Lo que parece claro es que tanto economy como business, el turismo este año pinta en bastos. Cuando esta mañana le comenté a un amigo que trabaja en una compañía aérea que quería publicar algo sobre el turismo en tiempos de coronavirus, se rió y me preguntó: ¿qué turismo?, ¿te refieres a la excursión al supermercado? Las ciudades grandes exportadoras de turistas sobrellevan los confinamientos más largos e inciertos, y los habitantes de islas y pueblos menos afectados por la pandemia se blindan contra las nuevas visitas. ¿Alguien piensa que los madrileños, neoyorquinos o milaneses van a ser bien recibidos en el destino que se les antoje? Hoy España ha anunciado cuarentena obligatoria a todos los recién llegados al país independientemente de su nacionalidad, medida que otros países llevan semanas aplicando, especialmente en África y América Latina. Así que nos podríamos dar con un canto en los dientes si por lo menos nos dejan hacer turismo rural en coche privado al pueblo de al lado, y luego que nos dejen desembarcar allí, ¡cuidado con las piedras! Va siendo hora de remolcar la caravana oxidada de los abuelos y comprar provisiones para un mes. Carretera y manta, los viajes de toda la vida…

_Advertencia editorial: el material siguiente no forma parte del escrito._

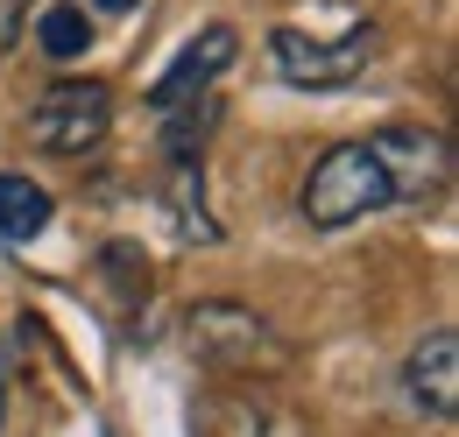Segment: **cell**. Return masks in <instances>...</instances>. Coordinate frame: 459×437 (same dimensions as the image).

Ahora hay quien dice que los viajes no se acaban con el Covid-19, que la vida es en sí misma un viaje. Mejor que les pregunten a los trabajadores de hostelería que se han refugiado en el campo a recoger fresas, el nuevo turismo rural del 2020.
Los habrá que se aventuren más lejos y que ataviados con sus guantes y mascarillas de colores se dejen tomar la temperatura en los trenes de Italia y en las playas de Grecia, que disfruten comparando la calidad de las diversas cuarentenas del mundo. Tomarse un vino en la Ciudad de México no se considera actividad esencial, dónde vamos a parar. Una buena forma de hacerse la anhelada prueba del Covid-19 gratis es viajar a Dubai con Emirates, que ya han comenzado a hacer los tests en las puertas de embarque. Eso sí, como seas “de los asintomáticos”, ahí ya no hay seguro que te lo cubra.
Yo de momento estoy reservando un viaje en septiembre a la Polinesia Francesa, que está casi libre de virus, ningún fallecido hasta el momento. Con un poco de suerte, para el brote de octubre, me he quedado atrapada en Bora Bora. Y siempre puedo llamar a Román para consolarme.